WHAT THIS TASK INVOLVES → Retype each line of the material exactly, please, skipping any picture in it.

RECORDED DATA →
━━━━━━━━━━
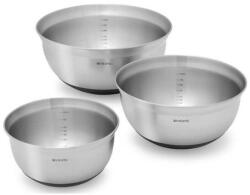 Brabantia Tál, 3 db szett, matt rozsdamentes acél, Brabantia (BRAB363900)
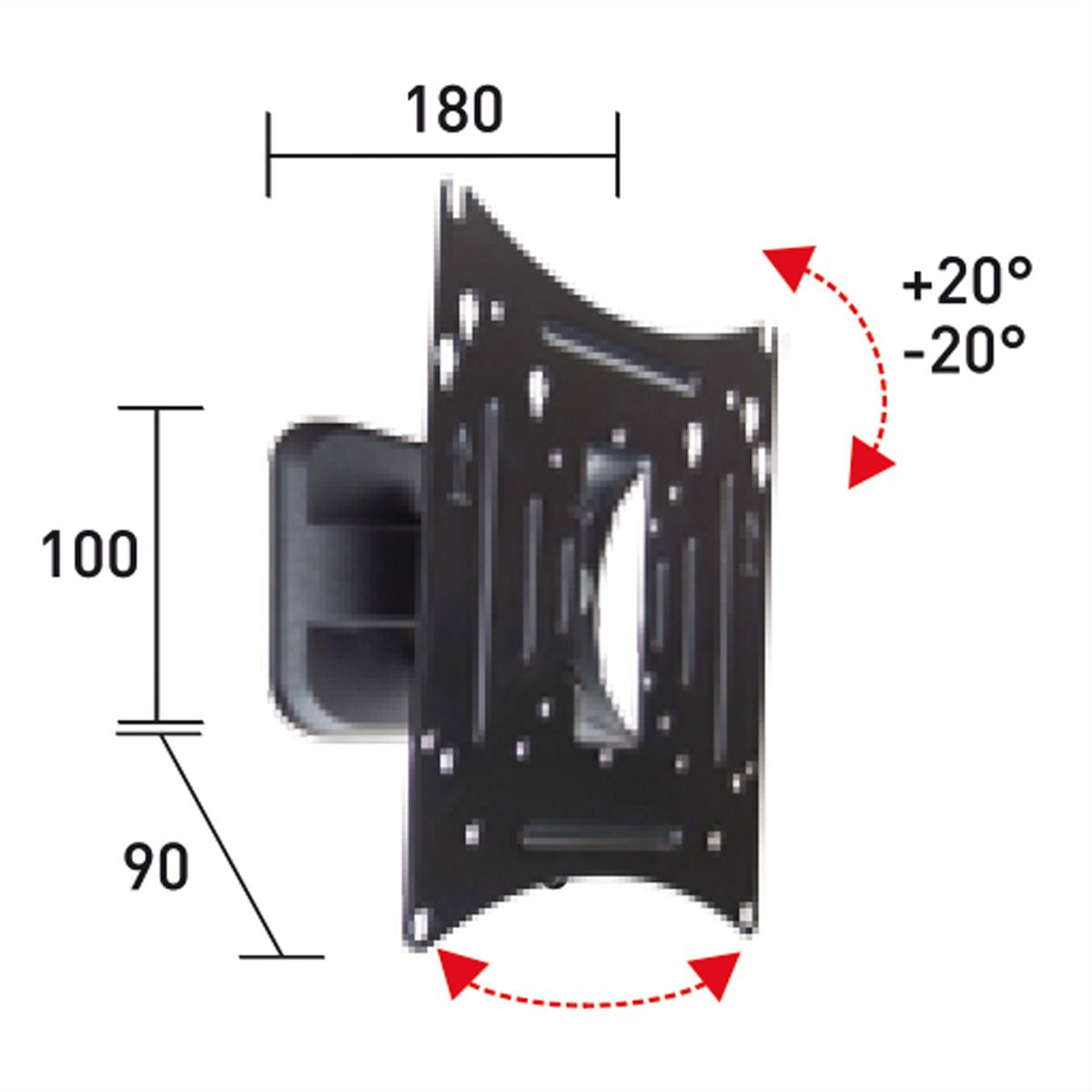 ROLINE LCD Monitor Arm, Wall Mount, 2 Joints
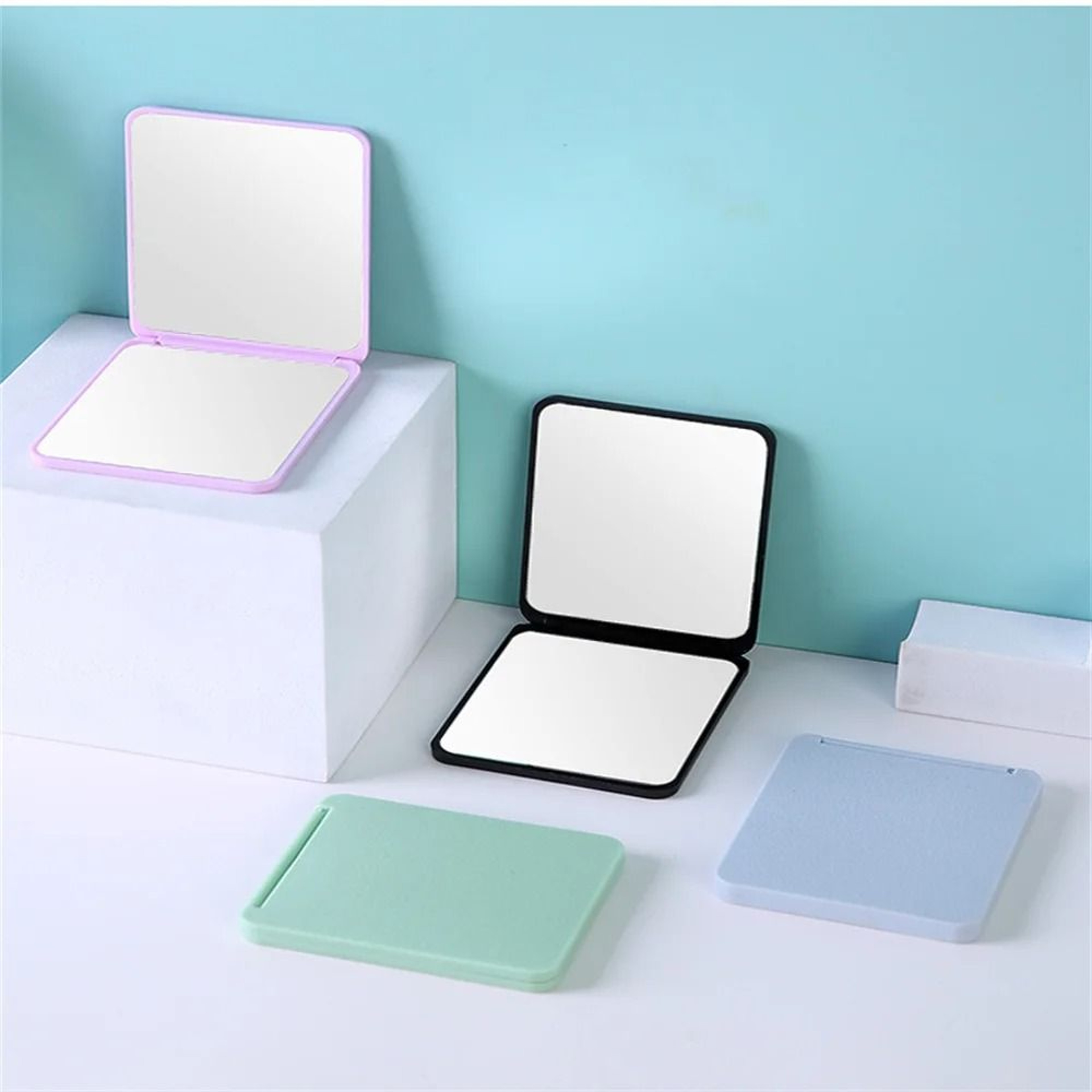 HighDefinition Folding Makeup Mirror  Slim Portable Rectangle Vanity Tool 4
━━━━━━━━━━
PROBLEM SOLUTION →
 Brabantia Tál, 3 db szett, matt rozsdamentes acél, Brabantia (BRAB363900)
 ROLINE LCD Monitor Arm, Wall Mount, 2 Joints
 HighDefinition Folding Makeup Mirror  Slim Portable Rectangle Vanity Tool 4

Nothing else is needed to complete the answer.